Non-freezing water: why hail on Jupiter is one third of ammonia

Astrophysicists from the French National Center for Scientific Research (CNRS) and the US National Aeronautics and Space Administration (NASA), based on data analysis from the Juno spacecraft, found that there is hail on Jupiter, consisting of two-thirds water and one-third from ammonia. This has been reported in scientific publications in the journals Nature and JGR Planets.

Like on Earth, on Jupiter there is a process of cyclical movement of water in the atmosphere. A thunderstorm front on this planet is formed in the lower layers of its atmosphere. When a Jupiter storm gains strength, it lifts water ice crystals into the upper layers.

A new study by French and American scientists suggests that these crystals interact with ammonia in the upper atmosphere, which, in turn, acts as antifreeze and turns ice into liquid.

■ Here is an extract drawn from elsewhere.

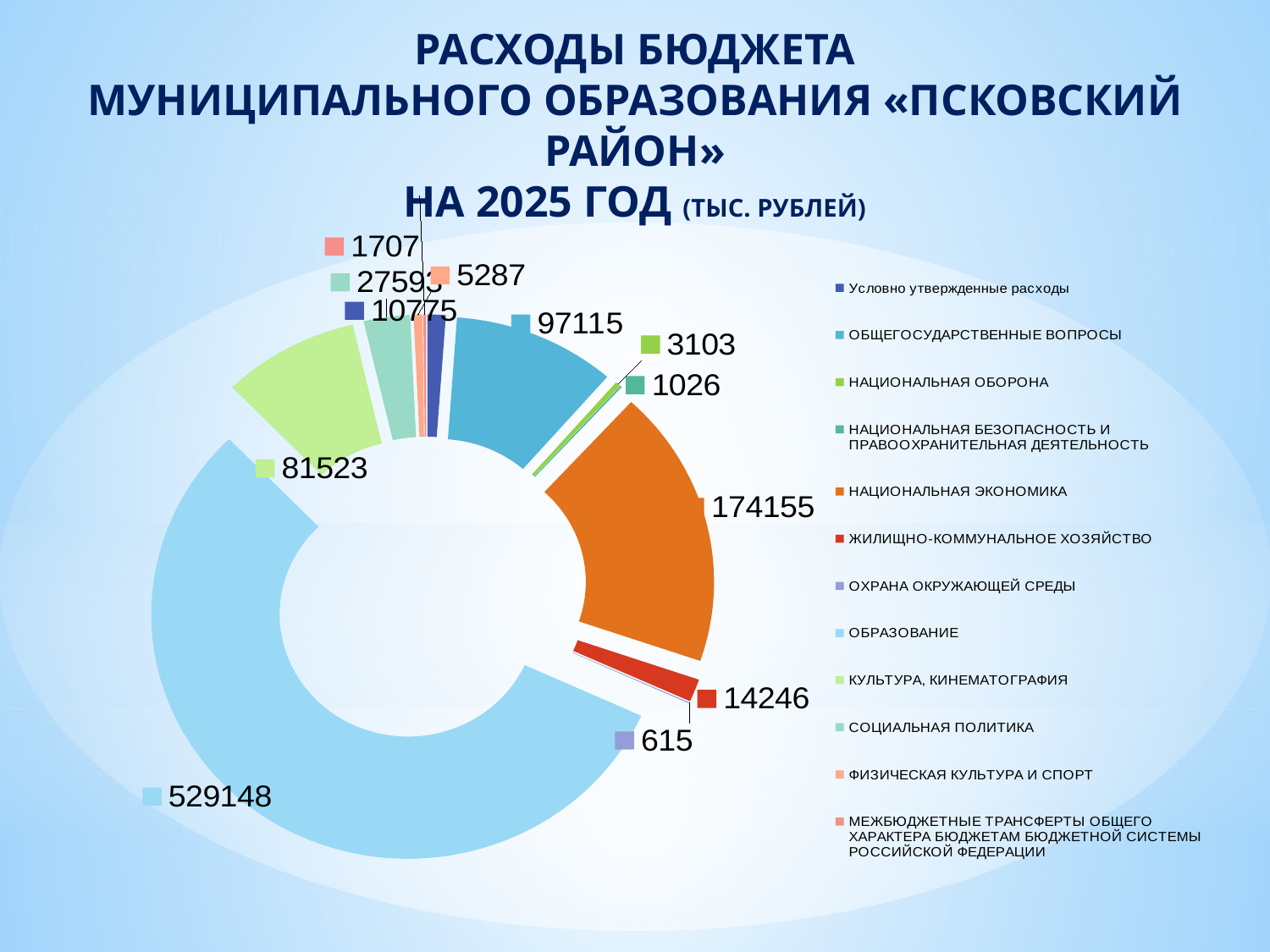
How many categories does the legend list? 12 What is the value for КУЛЬТУРА, КИНЕМАТОГРАФИЯ? 81523 What is the value for НАЦИОНАЛЬНАЯ ЭКОНОМИКА? 174155 Which is larger: КУЛЬТУРА, КИНЕМАТОГРАФИЯ or ЖИЛИЩНО-КОММУНАЛЬНОЕ ХОЗЯЙСТВО? КУЛЬТУРА, КИНЕМАТОГРАФИЯ What is the value for ОБЩЕГОСУДАРСТВЕННЫЕ ВОПРОСЫ? 97115 What is the value for ОХРАНА ОКРУЖАЮЩЕЙ СРЕДЫ? 615 What is the value for ОБРАЗОВАНИЕ? 529148 Which category has the smallest value? ОХРАНА ОКРУЖАЮЩЕЙ СРЕДЫ What type of chart is shown on the slide? Doughnut (pie) chart Which category has the largest value? ОБРАЗОВАНИЕ What is the difference between the values for НАЦИОНАЛЬНАЯ ЭКОНОМИКА and ОБЩЕГОСУДАРСТВЕННЫЕ ВОПРОСЫ? 77040 What is the value for ЖИЛИЩНО-КОММУНАЛЬНОЕ ХОЗЯЙСТВО? 14246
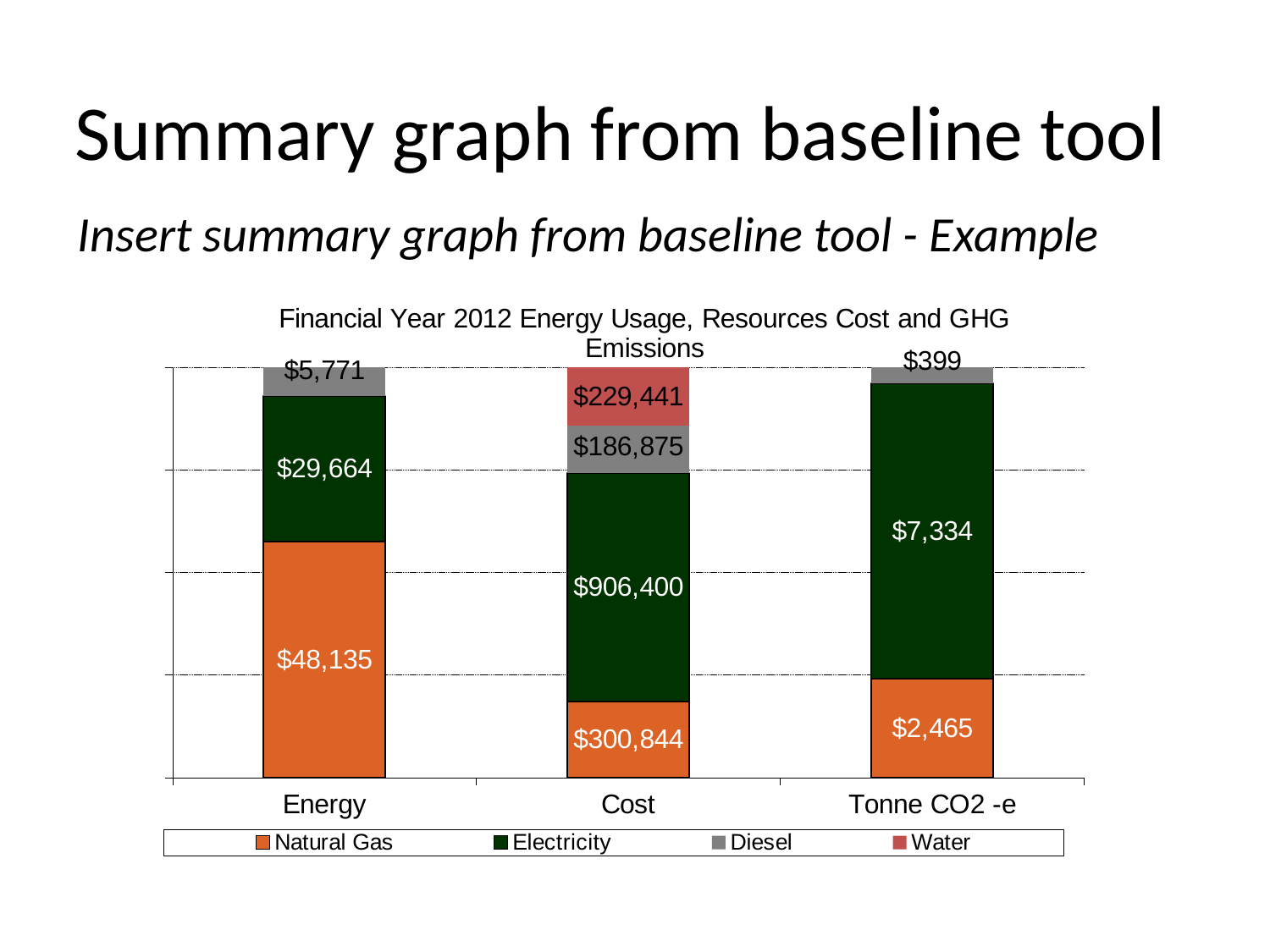
What is the Water value for the Cost bar? $229,441 In the Energy bar, which is larger, Natural Gas or Electricity? Natural Gas What is the Natural Gas value for the Energy bar? $48,135 What is the Electricity value for the Cost bar? $906,400 What kind of chart is shown on the slide? Stacked bar chart How many series does the legend list? 4 What is the Diesel value for the Tonne CO2 -e bar? $399 Which series has the smallest value in the Energy bar? Diesel What is the difference between the Electricity and Natural Gas values in the Cost bar? $605,556 What is the total of the Tonne CO2 -e bar? $10,198 How many categories are shown on the x axis? 3 Which series has the largest value in the Cost bar? Electricity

The resulting liquid mixture of 2/3 of water and 1/3 of ammonia does not freeze, withstanding cooling down to -100 ° C, and in liquid form sinks to the planet's surface. Passing through the upper colder layers of the atmosphere under the layer of ammonia gas, the drops turn into hailstones, and in the lower layers they melt again and turn into steam.

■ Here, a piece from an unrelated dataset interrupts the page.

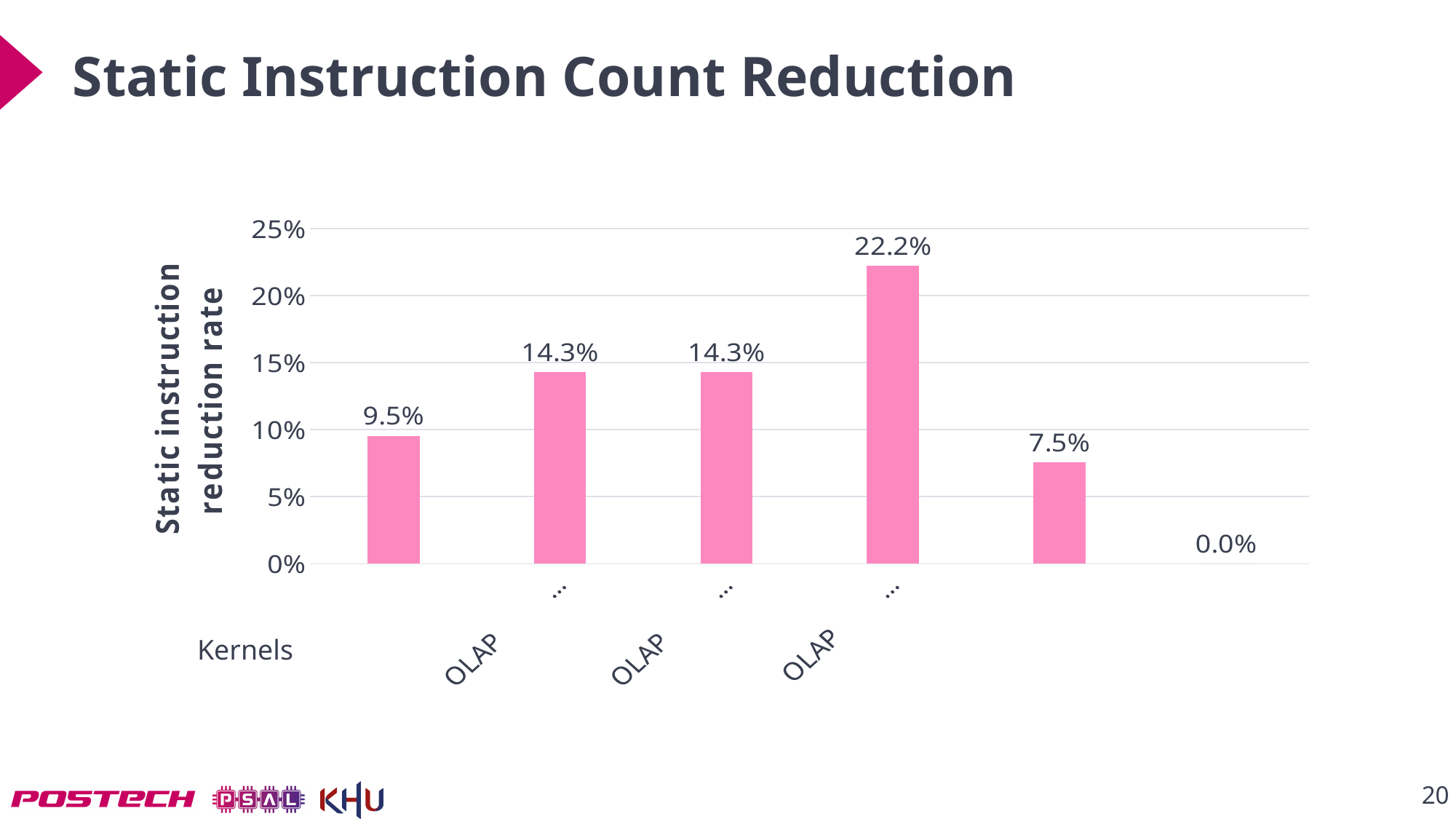
Which category has the lowest static instruction reduction rate? the last (rightmost) category (0.0%) What is the value of the fifth bar from the left in the chart? 7.5% What is the value of the fourth bar from the left in the chart? 22.2% How many bars (categories) are plotted in the chart? 6 Which is larger: the value of the second bar or the value of the fifth bar? the second bar (14.3%) What kind of chart is shown on the slide? bar chart Which bar has the highest static instruction reduction rate? the fourth bar (22.2%) What is the difference between the highest value (22.2%) and the first bar's value (9.5%)? 12.7% What is the value shown for the last (rightmost) category in the chart? 0.0% What is the label of the y-axis in the chart? Static instruction reduction rate What is the value of the first (leftmost) bar in the chart? 9.5% Is the value of the fourth bar greater or less than 20%? greater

Researchers have developed a mathematical model that calculates the composition of ammonia in the atmospheric layers of the planet. According to their data, the highest concentration of this gas is observed above the equator of Jupiter, while at other latitudes its content decreases markedly.

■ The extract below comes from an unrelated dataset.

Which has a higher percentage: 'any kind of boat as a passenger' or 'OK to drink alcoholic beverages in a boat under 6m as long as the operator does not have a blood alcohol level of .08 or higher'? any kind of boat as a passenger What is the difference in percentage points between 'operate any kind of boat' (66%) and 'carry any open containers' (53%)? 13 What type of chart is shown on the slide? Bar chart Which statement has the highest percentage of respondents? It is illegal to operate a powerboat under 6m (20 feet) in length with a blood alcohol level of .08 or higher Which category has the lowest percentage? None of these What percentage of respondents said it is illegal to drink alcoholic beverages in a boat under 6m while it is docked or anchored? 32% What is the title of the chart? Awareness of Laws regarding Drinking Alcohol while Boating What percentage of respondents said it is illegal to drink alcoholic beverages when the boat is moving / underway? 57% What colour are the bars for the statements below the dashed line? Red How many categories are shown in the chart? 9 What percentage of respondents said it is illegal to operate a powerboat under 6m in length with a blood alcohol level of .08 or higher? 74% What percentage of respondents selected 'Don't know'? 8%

Scientists also described flashes of lightning caught in the lenses of Juno's cameras. Unlike earlier observations, the new study describes even small lightning strikes seen in the deep layers of Jupiter's atmosphere, where temperatures are below -66 ° C, which means that water cannot exist there in liquid form. It is believed that the presence of liquid plays a key role in the lightning generation process.

This observation, according to astrophysicists, is a confirmation of the existence of non-freezing water, rich in ammonia, in the planet's atmosphere.

As scientists note, further study of the meteorology of Jupiter and other not yet explored giants, such as Uranus and Neptune, will allow a better understanding of the processes occurring on exoplanets far beyond the solar system.